**Materials provided:**
######

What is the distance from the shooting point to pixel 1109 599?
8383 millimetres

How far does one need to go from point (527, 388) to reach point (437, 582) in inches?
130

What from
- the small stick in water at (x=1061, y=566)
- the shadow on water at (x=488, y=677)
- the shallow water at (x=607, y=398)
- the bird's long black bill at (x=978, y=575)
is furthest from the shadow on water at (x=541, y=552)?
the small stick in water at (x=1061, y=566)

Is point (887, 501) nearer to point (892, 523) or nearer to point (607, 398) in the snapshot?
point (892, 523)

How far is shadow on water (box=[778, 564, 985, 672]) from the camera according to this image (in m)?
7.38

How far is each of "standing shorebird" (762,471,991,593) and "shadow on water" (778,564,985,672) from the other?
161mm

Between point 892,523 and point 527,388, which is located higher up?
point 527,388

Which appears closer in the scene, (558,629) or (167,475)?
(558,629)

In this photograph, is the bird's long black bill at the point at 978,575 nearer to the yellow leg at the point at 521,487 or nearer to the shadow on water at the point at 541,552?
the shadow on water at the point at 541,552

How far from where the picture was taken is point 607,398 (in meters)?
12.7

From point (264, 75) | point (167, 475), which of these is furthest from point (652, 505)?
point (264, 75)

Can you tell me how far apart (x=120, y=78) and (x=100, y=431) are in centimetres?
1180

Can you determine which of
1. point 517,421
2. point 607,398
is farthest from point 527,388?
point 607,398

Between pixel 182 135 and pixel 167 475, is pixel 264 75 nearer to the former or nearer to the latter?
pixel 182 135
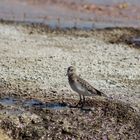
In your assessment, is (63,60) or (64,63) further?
(63,60)

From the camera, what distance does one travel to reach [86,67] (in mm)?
19453

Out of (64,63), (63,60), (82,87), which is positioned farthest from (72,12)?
(82,87)

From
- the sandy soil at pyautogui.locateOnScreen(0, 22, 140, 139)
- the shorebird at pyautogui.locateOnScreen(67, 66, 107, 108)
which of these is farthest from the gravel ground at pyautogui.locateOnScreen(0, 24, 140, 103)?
the shorebird at pyautogui.locateOnScreen(67, 66, 107, 108)

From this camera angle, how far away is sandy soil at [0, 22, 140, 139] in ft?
54.1

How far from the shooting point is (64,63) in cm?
1978

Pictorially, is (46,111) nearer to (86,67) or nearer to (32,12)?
(86,67)

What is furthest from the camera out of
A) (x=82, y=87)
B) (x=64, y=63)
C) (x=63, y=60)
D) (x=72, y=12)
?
(x=72, y=12)

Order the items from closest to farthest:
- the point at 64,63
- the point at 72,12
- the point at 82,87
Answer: the point at 82,87 → the point at 64,63 → the point at 72,12

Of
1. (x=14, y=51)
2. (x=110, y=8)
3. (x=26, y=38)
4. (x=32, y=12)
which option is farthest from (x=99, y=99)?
(x=110, y=8)

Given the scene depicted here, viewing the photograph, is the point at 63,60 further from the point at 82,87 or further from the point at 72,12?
the point at 72,12

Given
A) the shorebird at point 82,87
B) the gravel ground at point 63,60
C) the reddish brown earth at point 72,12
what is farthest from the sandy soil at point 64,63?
the reddish brown earth at point 72,12

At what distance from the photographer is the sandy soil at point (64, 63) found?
54.1ft

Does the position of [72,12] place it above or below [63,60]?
above

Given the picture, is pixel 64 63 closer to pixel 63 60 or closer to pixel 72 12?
pixel 63 60
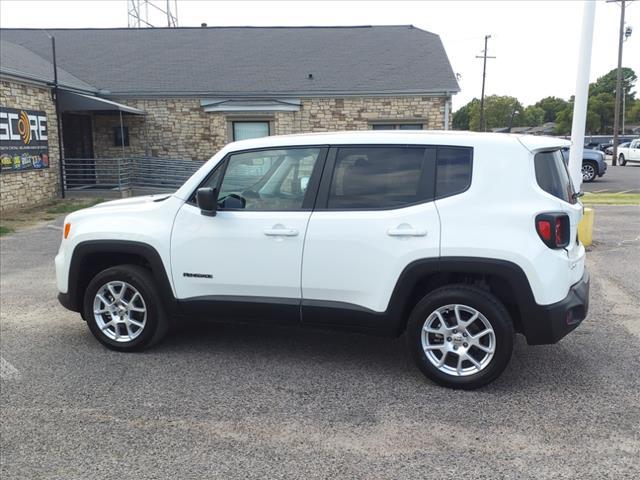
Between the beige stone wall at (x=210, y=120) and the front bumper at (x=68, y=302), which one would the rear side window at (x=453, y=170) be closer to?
the front bumper at (x=68, y=302)

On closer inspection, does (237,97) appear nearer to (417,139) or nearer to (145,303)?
(145,303)

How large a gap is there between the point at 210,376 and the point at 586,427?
2532mm

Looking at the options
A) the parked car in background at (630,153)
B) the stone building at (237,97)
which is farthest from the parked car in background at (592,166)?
the parked car in background at (630,153)

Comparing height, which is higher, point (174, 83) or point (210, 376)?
point (174, 83)

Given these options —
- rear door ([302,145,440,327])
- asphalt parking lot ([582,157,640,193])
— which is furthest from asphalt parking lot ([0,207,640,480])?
asphalt parking lot ([582,157,640,193])

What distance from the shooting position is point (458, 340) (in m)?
4.11

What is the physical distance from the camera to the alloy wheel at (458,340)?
4062 mm

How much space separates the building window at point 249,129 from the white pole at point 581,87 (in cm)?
1371

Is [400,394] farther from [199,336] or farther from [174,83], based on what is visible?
[174,83]

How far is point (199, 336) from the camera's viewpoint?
17.5 feet

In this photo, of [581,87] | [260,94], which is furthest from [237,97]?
[581,87]

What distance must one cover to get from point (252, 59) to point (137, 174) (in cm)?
665

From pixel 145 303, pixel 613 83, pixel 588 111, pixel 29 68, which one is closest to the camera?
pixel 145 303

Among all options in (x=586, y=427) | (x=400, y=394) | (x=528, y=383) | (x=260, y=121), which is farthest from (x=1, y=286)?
(x=260, y=121)
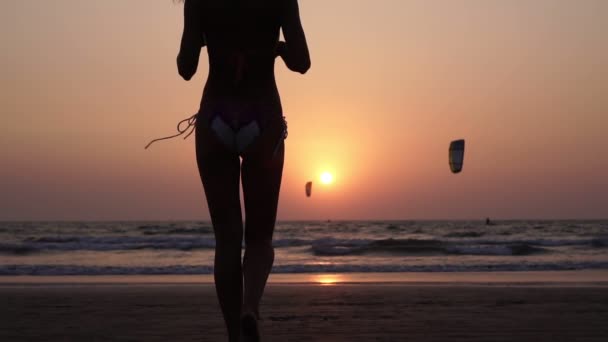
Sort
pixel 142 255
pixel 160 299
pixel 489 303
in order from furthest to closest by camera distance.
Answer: pixel 142 255 → pixel 160 299 → pixel 489 303


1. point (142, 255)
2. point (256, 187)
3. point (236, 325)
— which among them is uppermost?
point (256, 187)

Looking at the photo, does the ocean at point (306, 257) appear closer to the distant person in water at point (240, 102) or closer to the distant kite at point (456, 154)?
the distant kite at point (456, 154)

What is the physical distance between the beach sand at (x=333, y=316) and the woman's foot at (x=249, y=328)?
1971 mm

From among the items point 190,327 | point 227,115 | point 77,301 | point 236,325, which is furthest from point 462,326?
point 77,301

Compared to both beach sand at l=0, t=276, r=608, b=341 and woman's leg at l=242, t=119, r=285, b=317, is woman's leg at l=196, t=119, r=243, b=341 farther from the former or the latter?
beach sand at l=0, t=276, r=608, b=341

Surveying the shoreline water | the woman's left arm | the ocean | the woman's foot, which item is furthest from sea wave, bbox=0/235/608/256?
the woman's left arm

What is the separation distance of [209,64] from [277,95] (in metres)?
0.28

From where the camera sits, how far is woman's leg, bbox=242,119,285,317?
10.1ft

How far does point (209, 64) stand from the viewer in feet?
10.3

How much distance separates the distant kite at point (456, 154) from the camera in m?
25.8

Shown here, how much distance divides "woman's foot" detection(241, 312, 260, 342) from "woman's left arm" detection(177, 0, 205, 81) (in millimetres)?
953

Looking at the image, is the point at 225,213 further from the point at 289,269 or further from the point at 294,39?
the point at 289,269

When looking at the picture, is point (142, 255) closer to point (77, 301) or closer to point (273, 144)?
point (77, 301)

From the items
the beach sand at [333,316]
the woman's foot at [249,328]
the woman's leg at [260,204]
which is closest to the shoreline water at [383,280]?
the beach sand at [333,316]
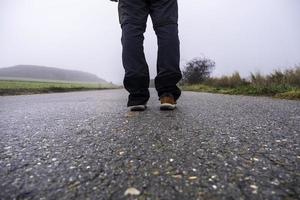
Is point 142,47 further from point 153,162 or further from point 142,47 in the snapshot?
point 153,162

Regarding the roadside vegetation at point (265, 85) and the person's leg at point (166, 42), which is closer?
the person's leg at point (166, 42)

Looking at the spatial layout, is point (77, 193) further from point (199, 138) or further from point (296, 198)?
point (199, 138)

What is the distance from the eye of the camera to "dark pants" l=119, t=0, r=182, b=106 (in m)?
2.22

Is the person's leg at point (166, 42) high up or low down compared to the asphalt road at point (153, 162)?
up

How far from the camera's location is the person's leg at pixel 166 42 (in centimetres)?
225

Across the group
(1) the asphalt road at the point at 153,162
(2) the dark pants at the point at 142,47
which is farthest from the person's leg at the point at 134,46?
(1) the asphalt road at the point at 153,162

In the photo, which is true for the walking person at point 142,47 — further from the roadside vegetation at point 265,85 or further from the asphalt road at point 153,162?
the roadside vegetation at point 265,85

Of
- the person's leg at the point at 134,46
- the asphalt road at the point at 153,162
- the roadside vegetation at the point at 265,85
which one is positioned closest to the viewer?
the asphalt road at the point at 153,162

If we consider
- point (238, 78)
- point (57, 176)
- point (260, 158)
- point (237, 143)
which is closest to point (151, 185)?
point (57, 176)

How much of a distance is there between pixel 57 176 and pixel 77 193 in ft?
0.53

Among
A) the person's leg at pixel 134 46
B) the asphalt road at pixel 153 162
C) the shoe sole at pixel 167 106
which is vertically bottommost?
the asphalt road at pixel 153 162

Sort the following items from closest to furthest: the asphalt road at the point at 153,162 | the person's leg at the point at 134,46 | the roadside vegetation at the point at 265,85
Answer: the asphalt road at the point at 153,162
the person's leg at the point at 134,46
the roadside vegetation at the point at 265,85

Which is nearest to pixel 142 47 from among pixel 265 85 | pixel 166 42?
pixel 166 42

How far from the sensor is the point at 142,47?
2.29 metres
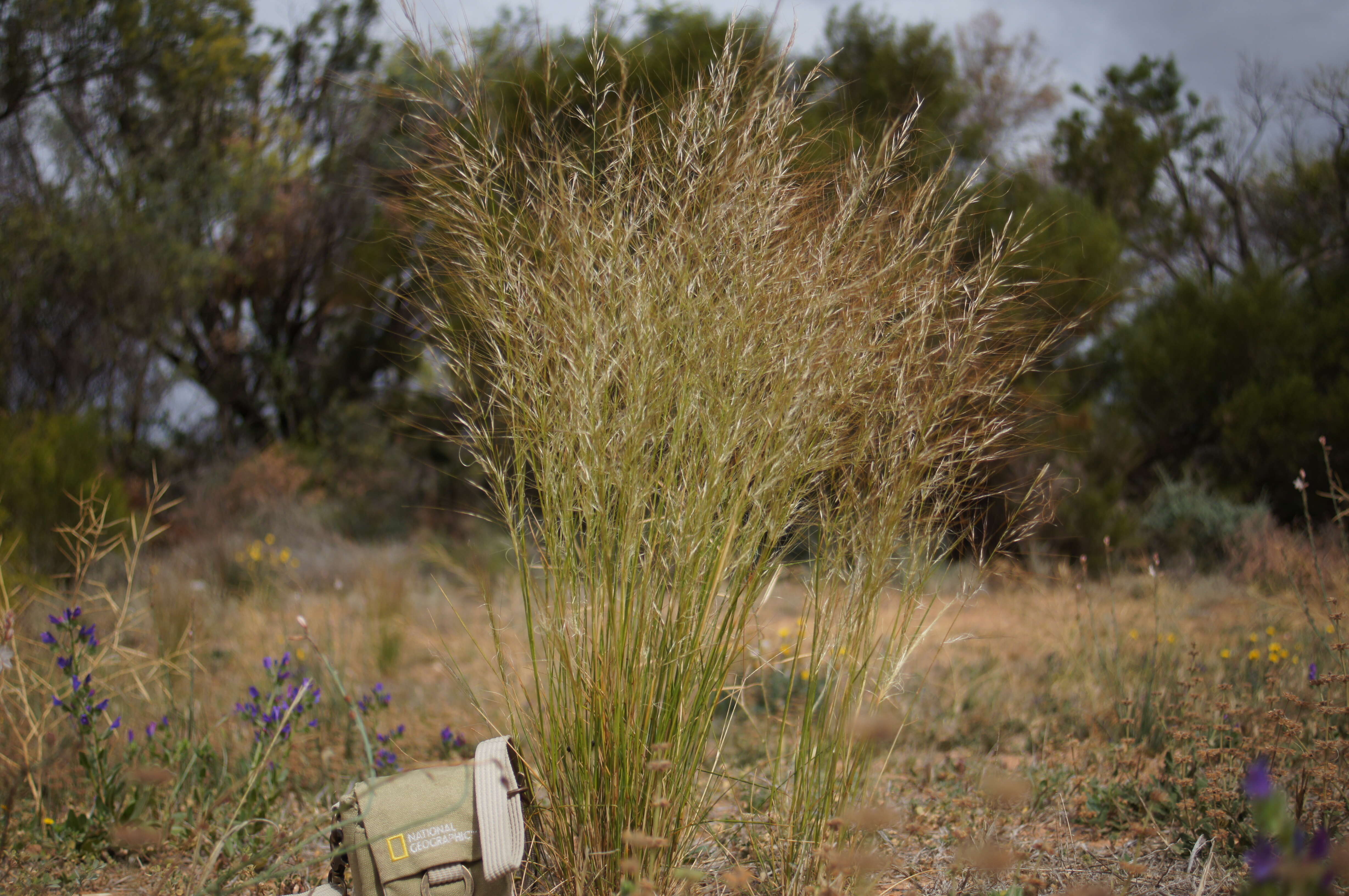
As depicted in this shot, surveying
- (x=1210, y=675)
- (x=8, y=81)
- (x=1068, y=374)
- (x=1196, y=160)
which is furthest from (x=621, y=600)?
(x=1196, y=160)

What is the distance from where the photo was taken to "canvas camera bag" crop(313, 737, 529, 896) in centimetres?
150

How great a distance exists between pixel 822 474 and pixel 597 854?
2.83 ft

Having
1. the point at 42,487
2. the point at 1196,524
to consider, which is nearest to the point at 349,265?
the point at 42,487

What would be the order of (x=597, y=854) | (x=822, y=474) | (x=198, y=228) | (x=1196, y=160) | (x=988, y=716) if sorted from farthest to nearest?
1. (x=1196, y=160)
2. (x=198, y=228)
3. (x=988, y=716)
4. (x=822, y=474)
5. (x=597, y=854)

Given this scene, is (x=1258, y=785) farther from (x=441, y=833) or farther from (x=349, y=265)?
(x=349, y=265)

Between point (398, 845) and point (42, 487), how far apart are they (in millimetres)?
5718

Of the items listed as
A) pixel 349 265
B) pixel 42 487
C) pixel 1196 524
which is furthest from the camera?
pixel 349 265

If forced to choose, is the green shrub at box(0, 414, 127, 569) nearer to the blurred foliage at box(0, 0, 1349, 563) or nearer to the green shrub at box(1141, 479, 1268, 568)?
the blurred foliage at box(0, 0, 1349, 563)

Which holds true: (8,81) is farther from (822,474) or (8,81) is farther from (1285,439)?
(1285,439)

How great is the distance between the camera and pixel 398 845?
1512 millimetres

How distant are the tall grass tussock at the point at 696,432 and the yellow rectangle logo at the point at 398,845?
0.84 feet

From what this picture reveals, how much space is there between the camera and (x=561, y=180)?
5.60 ft

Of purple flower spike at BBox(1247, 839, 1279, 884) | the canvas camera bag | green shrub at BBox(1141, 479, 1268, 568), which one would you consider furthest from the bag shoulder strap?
green shrub at BBox(1141, 479, 1268, 568)

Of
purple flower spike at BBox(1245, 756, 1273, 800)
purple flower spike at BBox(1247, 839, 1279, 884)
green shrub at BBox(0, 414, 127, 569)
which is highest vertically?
purple flower spike at BBox(1245, 756, 1273, 800)
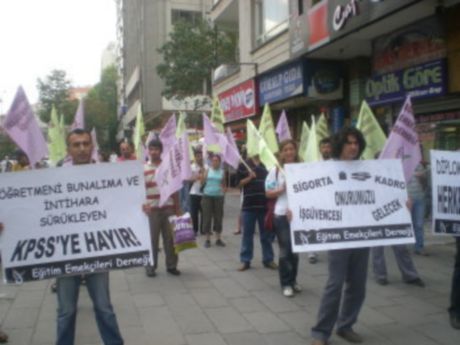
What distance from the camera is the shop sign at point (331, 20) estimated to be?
985cm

######

**Stated goal:** Leave the pictures out, and reproduce only the lines from the line holding "Which holds true: (8,81)" through the last line of the material, both included.

**Finished answer:**
Which holds true: (8,81) is farther from (822,474) or (8,81) is farther from (1285,439)?
(1285,439)

How great is the distance between the camera and pixel 398 845?
1512 millimetres

How distant are the tall grass tussock at the point at 696,432 and the yellow rectangle logo at the point at 398,845?
0.84 feet

From what this picture reveals, how much space is there between the camera and (x=561, y=180)?
5.60 ft

Of purple flower spike at BBox(1247, 839, 1279, 884) | the canvas camera bag | green shrub at BBox(1141, 479, 1268, 568), which one would you consider furthest from the bag shoulder strap?
green shrub at BBox(1141, 479, 1268, 568)

Of
purple flower spike at BBox(1245, 756, 1273, 800)
purple flower spike at BBox(1247, 839, 1279, 884)
green shrub at BBox(0, 414, 127, 569)
which is highest vertically?
purple flower spike at BBox(1245, 756, 1273, 800)
What distance from the camera is the shop sign at point (331, 20) estimated to be?
985cm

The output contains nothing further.